Huntington disease is an autosomal dominant neurodegenerative disorder resulting from the expansion of a CAG repeat region in the gene encoding huntingtin (htt). Intracellular aggregates consisting of an N-terminal fragment of mutant htt are observed in postmortem tissue4; however, the role of these protein aggregates in the pathogenesis of the disease is controversial5, 6, 7, 8, 9, 10. Many adult-onset neurodegenerative diseases, including Huntington disease, involve a first-order exponential decline in surviving neurons with time1. This, combined with the late onset and slow progression of these diseases, implies that very rare single-hit events rather than cumulative damage underlie the neurodegenerative process. We consider here alternative models linking the molecular mechanism of aggregate nucleation to the stochastic formation of visible aggregates within cells.
Modeling of chemical reactions on the test-tube scale makes use of the approximation that the system is continuous and homogeneous and therefore may be treated as deterministic3, 11. This approximation works well when the system contains a large number of molecules, because discrete events are averaged out. In a cellular context the concentrations of most proteins are low and the total volume is small, so there are perhaps only a few thousand copies of many proteins.
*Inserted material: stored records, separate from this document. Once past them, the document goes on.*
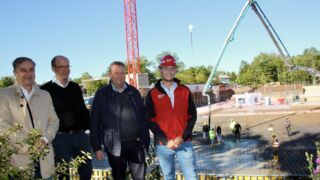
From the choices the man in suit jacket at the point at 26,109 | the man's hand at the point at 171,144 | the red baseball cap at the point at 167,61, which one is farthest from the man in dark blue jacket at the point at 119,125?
the man in suit jacket at the point at 26,109

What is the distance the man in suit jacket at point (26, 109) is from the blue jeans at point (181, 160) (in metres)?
1.36

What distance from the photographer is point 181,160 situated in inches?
156

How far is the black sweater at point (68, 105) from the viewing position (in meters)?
4.05

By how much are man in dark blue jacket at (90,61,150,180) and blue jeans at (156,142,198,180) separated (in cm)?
28

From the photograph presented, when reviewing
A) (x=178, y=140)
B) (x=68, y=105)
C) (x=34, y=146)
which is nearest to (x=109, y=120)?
(x=68, y=105)

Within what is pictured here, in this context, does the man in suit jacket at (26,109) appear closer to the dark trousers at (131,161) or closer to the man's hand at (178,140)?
the dark trousers at (131,161)

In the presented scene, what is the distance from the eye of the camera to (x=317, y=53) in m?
96.9

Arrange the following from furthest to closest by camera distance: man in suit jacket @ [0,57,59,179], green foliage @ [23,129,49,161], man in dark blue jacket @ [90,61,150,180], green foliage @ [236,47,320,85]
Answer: green foliage @ [236,47,320,85]
man in dark blue jacket @ [90,61,150,180]
man in suit jacket @ [0,57,59,179]
green foliage @ [23,129,49,161]

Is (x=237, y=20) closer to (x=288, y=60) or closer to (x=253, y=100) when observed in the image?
(x=288, y=60)

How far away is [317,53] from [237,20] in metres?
74.4

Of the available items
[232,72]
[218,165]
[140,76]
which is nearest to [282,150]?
[218,165]

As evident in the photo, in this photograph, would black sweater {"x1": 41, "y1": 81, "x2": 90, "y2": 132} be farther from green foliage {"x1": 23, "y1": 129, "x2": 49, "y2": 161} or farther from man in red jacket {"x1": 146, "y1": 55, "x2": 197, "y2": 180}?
green foliage {"x1": 23, "y1": 129, "x2": 49, "y2": 161}

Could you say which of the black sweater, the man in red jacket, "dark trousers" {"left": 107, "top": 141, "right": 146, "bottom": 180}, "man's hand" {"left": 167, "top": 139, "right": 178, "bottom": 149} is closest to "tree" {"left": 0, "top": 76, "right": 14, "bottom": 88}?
the black sweater

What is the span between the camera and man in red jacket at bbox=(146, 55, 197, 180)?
3.95 m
In this context, it is often more appropriate to treat reactions as discrete, stochastic events, as done in this work12.
The mechanism of polyglutamine peptide aggregation in vitro involves a misfolded monomeric nucleus, assumed to be in equilibrium with its properly folded counterpart3. Nucleated polymerization kinetics are exemplified by long lag times followed by rapid aggregate growth, with a strong dependence of aggregation lag time on monomer concentration; the observed lag time for gelation of sickle-cell deoxyhemoglobin in vitro decreases proportionally to concentration to the 30th power13. Nucleation-dependent polymerization has been proposed to govern disease progression kinetics in Alzheimer and prion-related diseases14.
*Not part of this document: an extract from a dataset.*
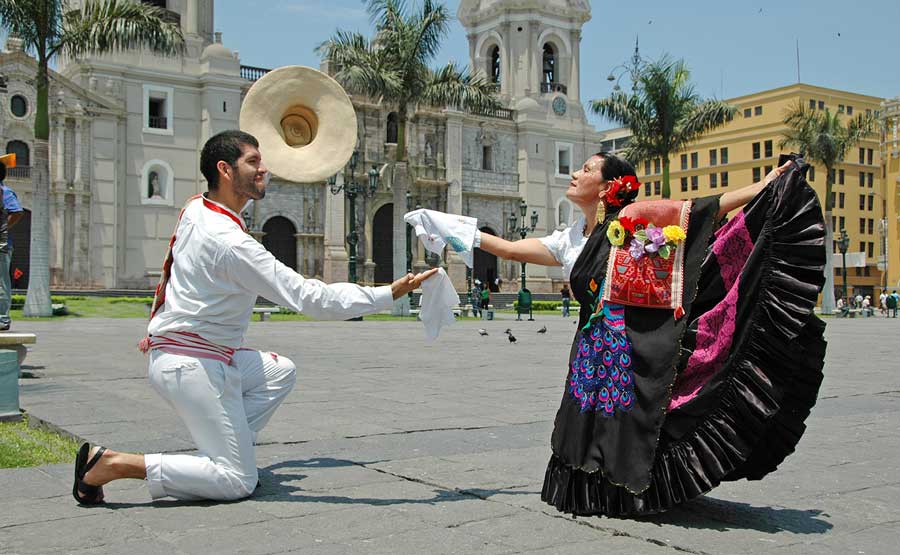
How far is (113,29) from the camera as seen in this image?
21.3 meters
In the nucleation model considered here (Fig. 1), the formation of a stable aggregate nucleus is assumed to be an irreversible step that leads to visible aggregate formation following a growth time that is shorter than the time interval between successive fluorescence microscopy images in the cell culture experiments described here (15 min) and much shorter than the overall time scale of the experiment (18 h). The abruptness of visible aggregate formation is an empirical result; there is negligible ambiguity in scoring cells showing aggregates (for example, Fig. 2). The time of aggregate appearance is taken as a proxy for the time of nucleus formation, a workable assumption if the growth time between nucleation and visible aggregate appearance is very short compared with the lag time for nucleus formation. It is unclear technically how to detect the rare event of individual nucleus formation in a single cell in order to directly measure visible aggregate growth time; in this work we tested the assumption only by consistency of model predictions with measured rates of visible aggregate formation.
Figure 1: Hypothesized mechanism of httex1 aggregate formation3 (Models 1, 1a and 1b in Supplementary Methods).
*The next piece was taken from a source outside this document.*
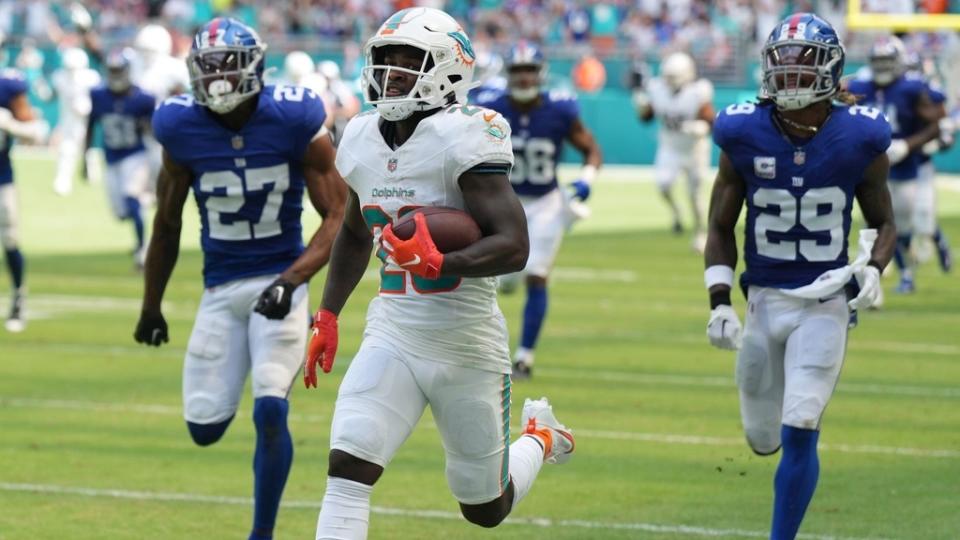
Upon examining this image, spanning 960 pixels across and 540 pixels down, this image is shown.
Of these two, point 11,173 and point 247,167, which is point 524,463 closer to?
point 247,167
Httex1 monomer (httex1) undergoes a conformational change to acquire a misfolded conformation (httex1*), which may then revert to the original conformation or react with another httex1 molecule to form a dimer. The formation of a httex1 dimer is assumed to be irreversible, rapidly leading to the formation of larger aggregates. (In Model 2, the dimerization step is between two misfolded monomers httex1*.)
Figure 2: FACS sorting and fluorescence microscopy of cell populations were used to determine rates of aggregate formation.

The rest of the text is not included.